EXERCISE DESCRIPTION
Reproduce the material below line for line, without changing a word. Leave out the pictures.

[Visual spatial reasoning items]
━━━━━━━━━━━━━━━━━━━━━━━━━━━━━━

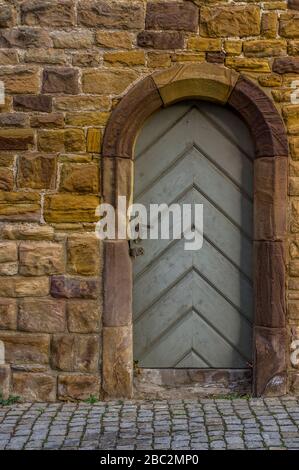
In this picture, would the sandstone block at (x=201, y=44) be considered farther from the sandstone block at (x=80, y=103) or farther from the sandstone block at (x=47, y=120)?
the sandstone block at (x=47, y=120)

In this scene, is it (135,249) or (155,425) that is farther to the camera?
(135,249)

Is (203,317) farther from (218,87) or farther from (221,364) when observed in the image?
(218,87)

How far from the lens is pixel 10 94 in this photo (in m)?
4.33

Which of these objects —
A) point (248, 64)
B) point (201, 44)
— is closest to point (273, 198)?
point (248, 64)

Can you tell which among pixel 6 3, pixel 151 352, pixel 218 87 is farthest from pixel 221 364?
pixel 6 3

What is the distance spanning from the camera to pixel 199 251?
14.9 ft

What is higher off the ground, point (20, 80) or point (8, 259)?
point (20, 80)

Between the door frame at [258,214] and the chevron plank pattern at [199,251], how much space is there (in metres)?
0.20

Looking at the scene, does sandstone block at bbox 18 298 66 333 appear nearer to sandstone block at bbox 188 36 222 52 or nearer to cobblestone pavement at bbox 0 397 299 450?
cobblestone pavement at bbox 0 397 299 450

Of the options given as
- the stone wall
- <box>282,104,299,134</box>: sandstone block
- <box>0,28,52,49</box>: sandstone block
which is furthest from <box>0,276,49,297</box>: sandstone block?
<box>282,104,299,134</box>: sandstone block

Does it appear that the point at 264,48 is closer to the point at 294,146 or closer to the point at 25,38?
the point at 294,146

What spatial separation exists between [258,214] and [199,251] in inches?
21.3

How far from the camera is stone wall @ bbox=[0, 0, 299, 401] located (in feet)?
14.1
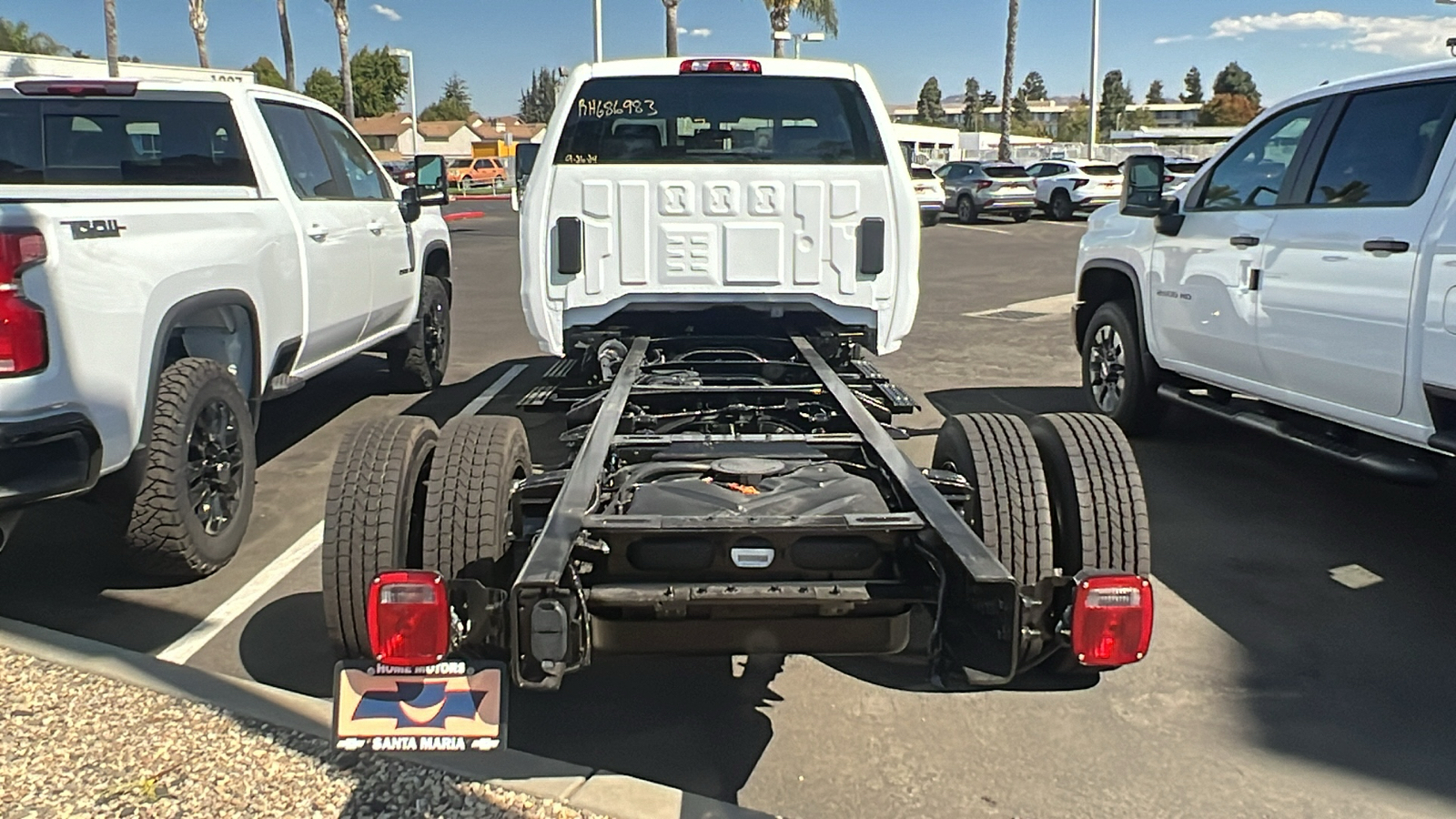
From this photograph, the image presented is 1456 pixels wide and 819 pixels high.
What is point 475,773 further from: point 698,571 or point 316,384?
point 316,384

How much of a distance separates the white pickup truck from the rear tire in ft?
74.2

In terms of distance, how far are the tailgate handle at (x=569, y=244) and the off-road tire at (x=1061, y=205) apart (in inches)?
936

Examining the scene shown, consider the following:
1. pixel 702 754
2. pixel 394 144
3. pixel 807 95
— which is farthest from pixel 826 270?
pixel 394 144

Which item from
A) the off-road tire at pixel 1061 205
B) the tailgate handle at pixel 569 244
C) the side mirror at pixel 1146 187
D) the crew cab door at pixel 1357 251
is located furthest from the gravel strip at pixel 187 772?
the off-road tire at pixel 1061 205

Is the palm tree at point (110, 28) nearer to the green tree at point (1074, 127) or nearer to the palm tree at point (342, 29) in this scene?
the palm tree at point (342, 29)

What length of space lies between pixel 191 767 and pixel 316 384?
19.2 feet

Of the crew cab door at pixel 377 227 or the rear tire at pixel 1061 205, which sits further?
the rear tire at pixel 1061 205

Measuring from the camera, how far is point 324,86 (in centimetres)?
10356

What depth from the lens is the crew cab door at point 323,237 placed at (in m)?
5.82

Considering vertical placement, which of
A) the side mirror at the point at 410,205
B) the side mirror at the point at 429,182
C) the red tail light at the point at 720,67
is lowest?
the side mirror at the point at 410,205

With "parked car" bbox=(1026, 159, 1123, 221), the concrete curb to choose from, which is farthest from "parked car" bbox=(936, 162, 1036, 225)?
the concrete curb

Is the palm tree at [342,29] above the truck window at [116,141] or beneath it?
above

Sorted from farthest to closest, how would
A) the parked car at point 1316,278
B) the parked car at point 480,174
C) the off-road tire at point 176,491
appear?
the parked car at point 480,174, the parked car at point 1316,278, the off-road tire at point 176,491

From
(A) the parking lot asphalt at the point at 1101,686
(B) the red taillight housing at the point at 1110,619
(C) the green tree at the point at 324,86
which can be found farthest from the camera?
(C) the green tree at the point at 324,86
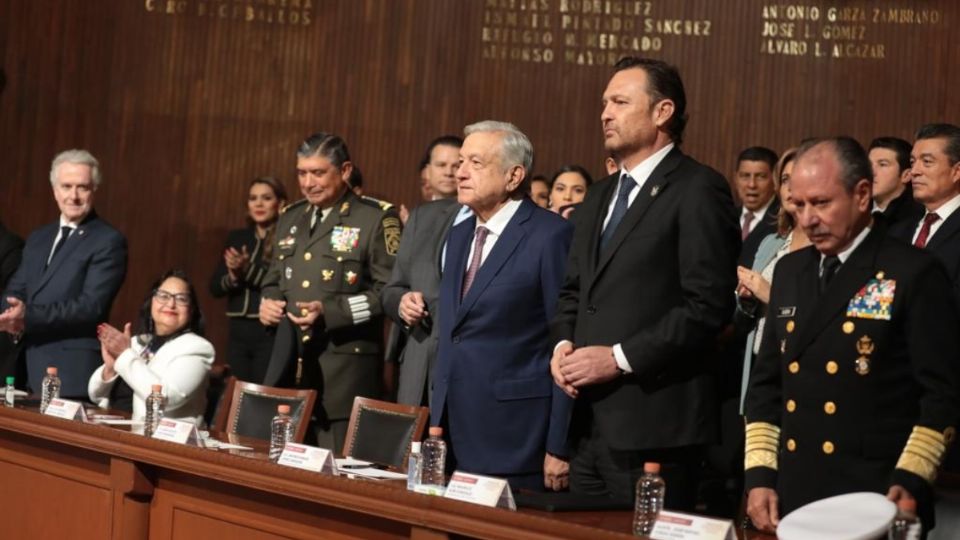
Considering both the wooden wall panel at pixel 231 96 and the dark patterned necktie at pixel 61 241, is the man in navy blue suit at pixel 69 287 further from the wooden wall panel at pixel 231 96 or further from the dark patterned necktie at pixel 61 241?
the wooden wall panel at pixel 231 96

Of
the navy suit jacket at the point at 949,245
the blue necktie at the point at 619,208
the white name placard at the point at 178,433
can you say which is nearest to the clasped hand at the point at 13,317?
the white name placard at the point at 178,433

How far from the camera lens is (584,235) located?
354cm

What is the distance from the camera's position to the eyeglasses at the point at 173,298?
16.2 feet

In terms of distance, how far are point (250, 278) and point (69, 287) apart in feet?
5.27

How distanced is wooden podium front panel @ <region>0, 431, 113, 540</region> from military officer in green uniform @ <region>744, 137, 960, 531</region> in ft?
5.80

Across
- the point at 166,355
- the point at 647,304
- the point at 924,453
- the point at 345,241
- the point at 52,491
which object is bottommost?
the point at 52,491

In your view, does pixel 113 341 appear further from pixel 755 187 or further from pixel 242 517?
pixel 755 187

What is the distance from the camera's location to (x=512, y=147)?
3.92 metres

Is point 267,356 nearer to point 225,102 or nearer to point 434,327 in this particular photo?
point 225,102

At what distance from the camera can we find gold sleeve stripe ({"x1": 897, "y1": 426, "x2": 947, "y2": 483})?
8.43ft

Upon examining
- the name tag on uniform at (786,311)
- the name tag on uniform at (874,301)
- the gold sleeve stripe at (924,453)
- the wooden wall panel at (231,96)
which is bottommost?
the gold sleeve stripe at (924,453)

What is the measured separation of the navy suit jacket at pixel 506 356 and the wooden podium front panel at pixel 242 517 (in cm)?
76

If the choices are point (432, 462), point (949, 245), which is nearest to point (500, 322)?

━━━━━━━━━━━━━━━━━━━━━━━━━━━━━━

REPLY TO THE TASK
In this picture, would the sandstone block at (x=201, y=44) be considered farther from the sandstone block at (x=80, y=103) or farther from the sandstone block at (x=47, y=120)?
the sandstone block at (x=47, y=120)

In this scene, is it (135,249) or (155,425) that is farther to the camera?
(135,249)

Is (203,317) farther from (218,87) or farther from (221,364) when observed in the image?
(218,87)

How far from the lens is pixel 10 94 in this photo (in m)?
4.33

Which of these objects —
A) point (248, 64)
B) point (201, 44)
— is closest to point (273, 198)?
point (248, 64)

Can you tell which among pixel 6 3, pixel 151 352, pixel 218 87 is farthest from pixel 221 364?
pixel 6 3

What is the distance spanning from the camera to pixel 199 251?
14.9 ft

What is higher off the ground, point (20, 80) or point (8, 259)?
point (20, 80)

Between the door frame at [258,214] and the chevron plank pattern at [199,251], how much space is there (in metres)?
0.20

Looking at the scene, does sandstone block at bbox 18 298 66 333 appear nearer to sandstone block at bbox 188 36 222 52 or nearer to cobblestone pavement at bbox 0 397 299 450?
cobblestone pavement at bbox 0 397 299 450

Of the options given as
- the stone wall
- <box>282,104,299,134</box>: sandstone block
- <box>0,28,52,49</box>: sandstone block
which is furthest from <box>0,276,49,297</box>: sandstone block?
<box>282,104,299,134</box>: sandstone block

Does it appear that the point at 264,48 is closer to the point at 294,146 or closer to the point at 25,38?
the point at 294,146

What spatial separation exists between [258,214] and [199,251] in inches?
21.3

How far from the camera is stone wall @ bbox=[0, 0, 299, 401] located (in feet)?
14.1
From this photograph, the image presented is 1456 pixels wide and 819 pixels high.
What is point 475,773 further from: point 698,571 or point 316,384?
point 316,384

How much of a distance separates the white pickup truck from the rear tire in ft?
74.2

In terms of distance, how far are the tailgate handle at (x=569, y=244) and the off-road tire at (x=1061, y=205) apart (in inches)?
936

Examining the scene shown, consider the following:
1. pixel 702 754
2. pixel 394 144
3. pixel 807 95
— which is farthest from pixel 826 270?
pixel 394 144

Which item from
A) the off-road tire at pixel 1061 205
B) the tailgate handle at pixel 569 244
C) the side mirror at pixel 1146 187
D) the crew cab door at pixel 1357 251
is located furthest from the gravel strip at pixel 187 772?
the off-road tire at pixel 1061 205

Is the palm tree at point (110, 28) nearer to the green tree at point (1074, 127) or nearer to the palm tree at point (342, 29) in this scene?
the palm tree at point (342, 29)

What length of space lies between pixel 191 767 and pixel 316 384?
19.2 feet

Of the crew cab door at pixel 377 227 or the rear tire at pixel 1061 205, which sits further?
the rear tire at pixel 1061 205

Measuring from the camera, how far is point 324,86 (in centimetres)?
10356

What depth from the lens is the crew cab door at point 323,237 placed at (in m)?
5.82

Considering vertical placement, which of
A) the side mirror at the point at 410,205
B) the side mirror at the point at 429,182
C) the red tail light at the point at 720,67
is lowest?
the side mirror at the point at 410,205

With "parked car" bbox=(1026, 159, 1123, 221), the concrete curb to choose from, which is farthest from "parked car" bbox=(936, 162, 1036, 225)?
the concrete curb

Is the palm tree at [342,29] above the truck window at [116,141] or beneath it?
above

Sorted from farthest to closest, how would
A) the parked car at point 1316,278
B) the parked car at point 480,174
C) the off-road tire at point 176,491
appear?
the parked car at point 480,174, the parked car at point 1316,278, the off-road tire at point 176,491

From
(A) the parking lot asphalt at the point at 1101,686
(B) the red taillight housing at the point at 1110,619
(C) the green tree at the point at 324,86
which can be found farthest from the camera?
(C) the green tree at the point at 324,86
Considering both the wooden wall panel at pixel 231 96 and the dark patterned necktie at pixel 61 241, is the man in navy blue suit at pixel 69 287 further from the wooden wall panel at pixel 231 96 or further from the dark patterned necktie at pixel 61 241?
the wooden wall panel at pixel 231 96

Of
the navy suit jacket at the point at 949,245
the blue necktie at the point at 619,208
the white name placard at the point at 178,433
can you say which is nearest to the clasped hand at the point at 13,317?
the white name placard at the point at 178,433

How far from the camera lens is (584,235) located?
354cm

What is the distance from the camera's position to the eyeglasses at the point at 173,298?
16.2 feet

In terms of distance, how far are point (250, 278) and point (69, 287) apart in feet?
5.27

How distanced is wooden podium front panel @ <region>0, 431, 113, 540</region> from military officer in green uniform @ <region>744, 137, 960, 531</region> in ft?
5.80

Across
- the point at 166,355
- the point at 647,304
- the point at 924,453
- the point at 345,241
- the point at 52,491
which object is bottommost?
the point at 52,491

In your view, does pixel 113 341 appear further from pixel 755 187 or further from pixel 242 517?
pixel 755 187

What is the distance from the camera's location to (x=512, y=147)?
3.92 metres

Is point 267,356 nearer to point 225,102 or nearer to point 434,327 in this particular photo?
point 225,102

At what distance from the camera can we find gold sleeve stripe ({"x1": 897, "y1": 426, "x2": 947, "y2": 483})?
8.43ft

Upon examining
- the name tag on uniform at (786,311)
- the name tag on uniform at (874,301)
- the gold sleeve stripe at (924,453)
- the wooden wall panel at (231,96)
which is bottommost?
the gold sleeve stripe at (924,453)

What is the measured separation of the navy suit jacket at pixel 506 356 and the wooden podium front panel at pixel 242 517 (in cm)?
76

If the choices are point (432, 462), point (949, 245), which is nearest to point (500, 322)?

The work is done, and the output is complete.